Der Raketenterror bekommt eine neue Qualität. Auch aus Syrien wurde Israel beschossen. Hat die Diplomatie überhaupt eine Chance?

Tel Aviv/Gaza/New York. Nach fast einer Woche Raketenbeschuss zwischen Israel und der islamistischen Hamas mit rund 170 Toten beginnen nun Vermittlungsbemühungen der Staatengemeinschaft. In der ägyptischen Hauptstadt Kairo kommt an diesem Montag die Arabische Liga zusammen, in New York tagt der Uno-Sicherheitsrat. Auch Außenminister Frank-Walter Steinmeier (SPD) reist in die Krisenregion, um eine Waffenruhe im Gazastreifen anzubahnen.

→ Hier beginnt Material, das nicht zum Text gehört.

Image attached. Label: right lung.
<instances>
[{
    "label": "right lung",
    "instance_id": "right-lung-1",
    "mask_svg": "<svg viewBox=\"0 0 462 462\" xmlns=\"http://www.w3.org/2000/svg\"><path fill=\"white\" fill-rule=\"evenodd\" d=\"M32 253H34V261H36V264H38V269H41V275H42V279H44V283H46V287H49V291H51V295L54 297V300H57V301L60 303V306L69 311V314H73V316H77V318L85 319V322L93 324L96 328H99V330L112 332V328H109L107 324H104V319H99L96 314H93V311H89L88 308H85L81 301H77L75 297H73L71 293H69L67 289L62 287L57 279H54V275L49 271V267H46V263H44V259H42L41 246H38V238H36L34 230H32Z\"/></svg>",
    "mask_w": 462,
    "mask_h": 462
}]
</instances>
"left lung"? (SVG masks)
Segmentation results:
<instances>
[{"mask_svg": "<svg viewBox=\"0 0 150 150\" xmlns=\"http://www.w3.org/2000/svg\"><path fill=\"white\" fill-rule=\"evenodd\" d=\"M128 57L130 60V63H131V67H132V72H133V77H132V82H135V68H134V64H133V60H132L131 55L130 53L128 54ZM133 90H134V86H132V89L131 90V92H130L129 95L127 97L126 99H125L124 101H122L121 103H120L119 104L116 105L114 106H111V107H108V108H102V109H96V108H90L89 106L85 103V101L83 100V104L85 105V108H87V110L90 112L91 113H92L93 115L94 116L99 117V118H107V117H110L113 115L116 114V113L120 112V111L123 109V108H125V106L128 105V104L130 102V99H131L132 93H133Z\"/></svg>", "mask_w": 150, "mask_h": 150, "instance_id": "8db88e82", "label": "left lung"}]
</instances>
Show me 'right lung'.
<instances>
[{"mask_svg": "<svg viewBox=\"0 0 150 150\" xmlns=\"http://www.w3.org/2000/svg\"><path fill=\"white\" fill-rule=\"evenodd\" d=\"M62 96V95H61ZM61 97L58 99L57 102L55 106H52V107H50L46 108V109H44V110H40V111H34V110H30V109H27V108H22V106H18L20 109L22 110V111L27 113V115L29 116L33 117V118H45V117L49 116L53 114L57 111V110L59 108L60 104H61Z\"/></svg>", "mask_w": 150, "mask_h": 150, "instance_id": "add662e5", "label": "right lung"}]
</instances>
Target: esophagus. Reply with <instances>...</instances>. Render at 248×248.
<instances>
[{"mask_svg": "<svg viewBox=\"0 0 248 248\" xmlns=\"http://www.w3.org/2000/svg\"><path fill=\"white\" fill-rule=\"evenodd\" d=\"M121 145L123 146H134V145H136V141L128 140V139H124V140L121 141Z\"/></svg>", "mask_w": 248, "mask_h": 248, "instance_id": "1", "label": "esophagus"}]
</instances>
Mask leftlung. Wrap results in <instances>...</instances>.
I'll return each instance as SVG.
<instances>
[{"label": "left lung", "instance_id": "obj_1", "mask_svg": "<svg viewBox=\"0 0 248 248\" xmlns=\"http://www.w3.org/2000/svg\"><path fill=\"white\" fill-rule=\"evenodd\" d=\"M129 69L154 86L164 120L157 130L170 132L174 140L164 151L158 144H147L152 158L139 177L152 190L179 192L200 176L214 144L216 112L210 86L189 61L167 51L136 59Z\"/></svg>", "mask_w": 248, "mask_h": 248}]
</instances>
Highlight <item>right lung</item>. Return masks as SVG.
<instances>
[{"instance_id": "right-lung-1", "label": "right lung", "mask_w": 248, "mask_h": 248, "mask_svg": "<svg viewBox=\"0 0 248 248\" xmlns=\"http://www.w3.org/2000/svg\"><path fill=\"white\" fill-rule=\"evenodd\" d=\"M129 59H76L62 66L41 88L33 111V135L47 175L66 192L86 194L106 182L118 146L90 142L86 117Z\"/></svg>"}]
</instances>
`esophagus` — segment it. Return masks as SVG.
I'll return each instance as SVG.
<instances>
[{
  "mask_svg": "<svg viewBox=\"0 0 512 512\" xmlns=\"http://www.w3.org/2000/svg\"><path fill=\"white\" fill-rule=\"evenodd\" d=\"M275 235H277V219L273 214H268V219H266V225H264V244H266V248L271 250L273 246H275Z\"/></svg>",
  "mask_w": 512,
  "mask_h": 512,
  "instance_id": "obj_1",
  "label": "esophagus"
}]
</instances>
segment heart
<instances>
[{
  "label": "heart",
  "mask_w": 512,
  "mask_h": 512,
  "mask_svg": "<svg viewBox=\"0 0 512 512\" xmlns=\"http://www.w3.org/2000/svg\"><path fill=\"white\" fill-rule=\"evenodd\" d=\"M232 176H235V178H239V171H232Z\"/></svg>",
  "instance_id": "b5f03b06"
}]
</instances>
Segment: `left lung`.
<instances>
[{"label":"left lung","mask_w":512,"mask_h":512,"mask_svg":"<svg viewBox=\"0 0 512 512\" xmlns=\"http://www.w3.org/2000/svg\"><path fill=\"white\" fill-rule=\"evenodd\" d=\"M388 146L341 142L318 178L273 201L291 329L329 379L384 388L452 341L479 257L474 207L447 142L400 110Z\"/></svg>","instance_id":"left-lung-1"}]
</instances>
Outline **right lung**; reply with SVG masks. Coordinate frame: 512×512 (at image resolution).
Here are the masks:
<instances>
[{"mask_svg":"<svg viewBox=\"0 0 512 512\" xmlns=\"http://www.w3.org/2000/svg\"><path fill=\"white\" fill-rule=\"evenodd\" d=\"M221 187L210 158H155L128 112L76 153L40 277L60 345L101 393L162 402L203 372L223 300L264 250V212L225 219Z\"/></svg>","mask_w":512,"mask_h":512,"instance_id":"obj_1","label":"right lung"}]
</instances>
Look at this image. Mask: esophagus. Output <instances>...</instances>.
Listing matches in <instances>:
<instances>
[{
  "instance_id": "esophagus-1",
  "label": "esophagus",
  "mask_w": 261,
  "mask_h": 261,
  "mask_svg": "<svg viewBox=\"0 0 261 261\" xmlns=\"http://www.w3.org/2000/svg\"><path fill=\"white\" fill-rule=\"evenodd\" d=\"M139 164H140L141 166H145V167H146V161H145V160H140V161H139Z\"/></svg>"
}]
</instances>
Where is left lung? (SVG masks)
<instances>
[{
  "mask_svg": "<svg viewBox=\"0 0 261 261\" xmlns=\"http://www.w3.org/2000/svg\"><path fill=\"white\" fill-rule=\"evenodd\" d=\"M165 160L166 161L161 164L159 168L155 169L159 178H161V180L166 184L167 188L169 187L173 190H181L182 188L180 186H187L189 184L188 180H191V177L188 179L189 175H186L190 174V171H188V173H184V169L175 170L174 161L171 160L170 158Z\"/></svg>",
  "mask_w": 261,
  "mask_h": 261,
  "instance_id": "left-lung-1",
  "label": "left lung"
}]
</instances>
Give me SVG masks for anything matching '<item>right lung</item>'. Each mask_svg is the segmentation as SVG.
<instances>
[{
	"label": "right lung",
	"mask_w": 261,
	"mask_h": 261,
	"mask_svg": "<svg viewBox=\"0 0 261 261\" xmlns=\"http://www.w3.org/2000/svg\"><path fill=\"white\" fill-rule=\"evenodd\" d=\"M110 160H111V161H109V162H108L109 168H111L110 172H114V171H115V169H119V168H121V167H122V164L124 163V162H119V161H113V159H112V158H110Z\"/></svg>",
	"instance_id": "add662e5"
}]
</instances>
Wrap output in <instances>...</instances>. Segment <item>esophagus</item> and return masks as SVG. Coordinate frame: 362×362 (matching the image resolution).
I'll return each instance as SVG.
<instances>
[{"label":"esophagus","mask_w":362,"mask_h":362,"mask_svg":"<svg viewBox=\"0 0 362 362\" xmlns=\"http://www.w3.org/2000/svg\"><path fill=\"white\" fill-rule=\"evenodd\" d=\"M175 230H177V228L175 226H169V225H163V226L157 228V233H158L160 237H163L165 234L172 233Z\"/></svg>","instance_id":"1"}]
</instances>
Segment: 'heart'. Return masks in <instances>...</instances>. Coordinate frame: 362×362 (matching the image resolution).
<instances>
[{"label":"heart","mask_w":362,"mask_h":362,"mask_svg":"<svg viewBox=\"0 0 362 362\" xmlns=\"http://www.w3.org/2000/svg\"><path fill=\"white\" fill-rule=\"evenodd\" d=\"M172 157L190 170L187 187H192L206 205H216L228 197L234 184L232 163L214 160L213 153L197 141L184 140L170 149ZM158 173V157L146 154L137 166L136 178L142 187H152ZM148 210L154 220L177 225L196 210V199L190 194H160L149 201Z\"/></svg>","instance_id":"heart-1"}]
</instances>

Internationale Friedensappelle waren bislang ungehört verhallt. Die israelische Armee hatte am Wochenende ihre Luftangriffe gegen militante Palästinenser noch ausgeweitet. Erstmals drangen dabei auch Elitesoldaten am Boden in den Gazastreifen ein.

In der Nacht zum Sonntag wurden aus dem Libanon zwei Raketen auf israelisches Gebiet abgefeuert, die dort jedoch keinen Schaden anrichteten. Die israelischen Streitkräfte antworteten mit Artilleriefeuer. Von syrischem Gebiet schlug eine Raketen auf den von Israel besetzten Golanhöhen ein, berichtete der Sender al-Arabija.

Tausende Palästinenser im nördlichen Gazastreifen verließen aus Angst ihre Häuser, nachdem sie von der israelischen Armee mit Flugblättern dazu aufgefordert worden waren. Nach Angaben des Hilfswerks der Vereinten Nationen für Palästina-Flüchtlinge (UNRWA) haben inzwischen über 10.000 Menschen Zuflucht in UNRWA-Einrichtungen in Gaza gesucht.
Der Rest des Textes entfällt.